TO DO ->
Reproduce the listing below word for word, leaving out the pictures.
[start]
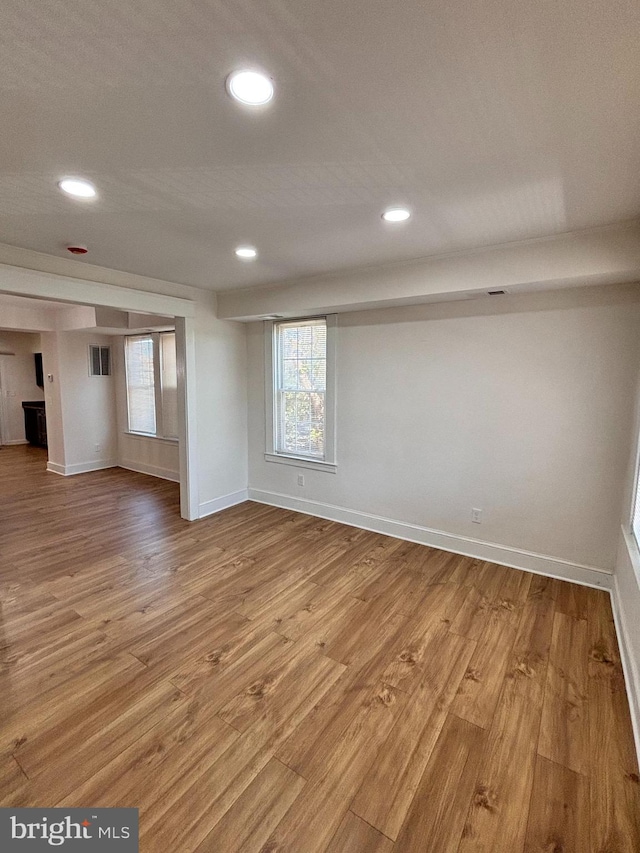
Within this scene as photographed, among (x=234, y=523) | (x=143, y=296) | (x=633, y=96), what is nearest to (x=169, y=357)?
(x=143, y=296)

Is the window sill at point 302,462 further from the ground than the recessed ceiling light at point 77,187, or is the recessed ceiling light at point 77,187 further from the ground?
the recessed ceiling light at point 77,187

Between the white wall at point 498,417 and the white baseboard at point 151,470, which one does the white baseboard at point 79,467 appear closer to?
the white baseboard at point 151,470

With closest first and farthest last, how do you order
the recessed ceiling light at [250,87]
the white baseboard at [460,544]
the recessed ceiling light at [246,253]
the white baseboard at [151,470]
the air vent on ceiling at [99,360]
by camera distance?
1. the recessed ceiling light at [250,87]
2. the recessed ceiling light at [246,253]
3. the white baseboard at [460,544]
4. the white baseboard at [151,470]
5. the air vent on ceiling at [99,360]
[end]
RESPONSE TO THE TASK ->
Within this scene as photographed, among (x=234, y=523) | (x=143, y=296) | (x=633, y=96), what is nearest to (x=169, y=357)?
(x=143, y=296)

Is the window sill at point 302,462 further from the ground than the recessed ceiling light at point 77,187, or is the recessed ceiling light at point 77,187 further from the ground?
the recessed ceiling light at point 77,187

Between the white wall at point 498,417 and the white baseboard at point 151,470, which one does the white baseboard at point 79,467 appear closer to?
the white baseboard at point 151,470

With closest first and farthest last, how do you order
the recessed ceiling light at [250,87]
the white baseboard at [460,544]
the recessed ceiling light at [246,253]
the white baseboard at [151,470]
the air vent on ceiling at [99,360]
by camera distance?
1. the recessed ceiling light at [250,87]
2. the recessed ceiling light at [246,253]
3. the white baseboard at [460,544]
4. the white baseboard at [151,470]
5. the air vent on ceiling at [99,360]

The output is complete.